Dün dündür, bugün bugündür

Yanılmıyorsam, 2003 kışıydı. Şubat-mart civarları...

Tüm dünyada Irak Savaşı’na karşı itirazların yükseldiği dönemdi ve George Michael’ın ‘Shoot The Dog / Köpeği Vur’ adlı şarkısının video klibi yayınlanmaya başlamış, İngiltere’de ortalık ayağa kalkmıştı.

Zira anime klipte, eşi Cherie Blair’i fena hálde makaraya sarmak suretiyle, yatak odası hálleriyle de dalga geçilen Tony Blair, George W. Bush’un köpeği şeklinde gösteriliyordu.

Yüne dolanmış kedi şeklinde resmedildiği o gayet naif karikatür karşısında bizim Başbakan’ın nasıl tepki verdiğini şöyle bir düşününce kabul edersiniz ki eh yani, ağııır bir durumdu.

*Yapılacaklar*:
1. Köpeği Vur klibini anlatan yazıya göre klipte Tony Blair kimin köpeği olarak gösteriliyordu?
2. Lütfen Köpeği Vur klibini anlatan yazıyı son cümlesinden sonra ele alıp sürdürün.

*Sağlanan Veriler*:
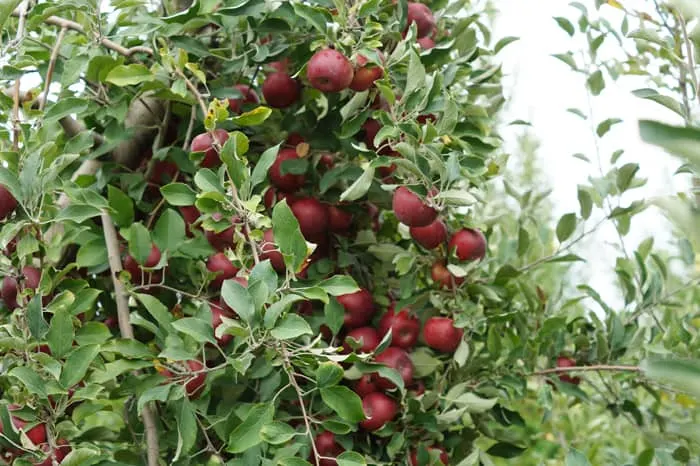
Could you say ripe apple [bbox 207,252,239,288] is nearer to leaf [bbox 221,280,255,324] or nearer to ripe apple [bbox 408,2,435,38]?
leaf [bbox 221,280,255,324]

*Görevlere Göre Çıktılar*:
1. George W. Bush’un köpeği olarak.

2.
George Michael, o tarihlerde BBC’nin ünlü siyasi talk-show programı Hard Talk’a katılmıştı. Programın sahibi Tim Sebastian, Michael’ı, takındığı bu politik tavrın uzun zamandır ABD’deki albüm satışlarında yaşadığı hayalkırıklığından kaynaklanıp kaynaklanmadığı konusunda sıkıştırıyordu.

Bilenler bilir... Tim Sebastian, adamı sıkıştırdı mı fena sıkıştırır... Buna rağmen George Michael, programdan alnı ak, sırtı pek ve başı dik çıkmıştı.

Tim Sebastian sordukça o yanıtlıyordu: Neden mi bunun yerine gençleri uyuşturucuya karşı uyarmıyordu? Çünkü vaktiyle o da uyuşturucu kullanmıştı ve pardon, ikiyüzlülük yapamayacaktı.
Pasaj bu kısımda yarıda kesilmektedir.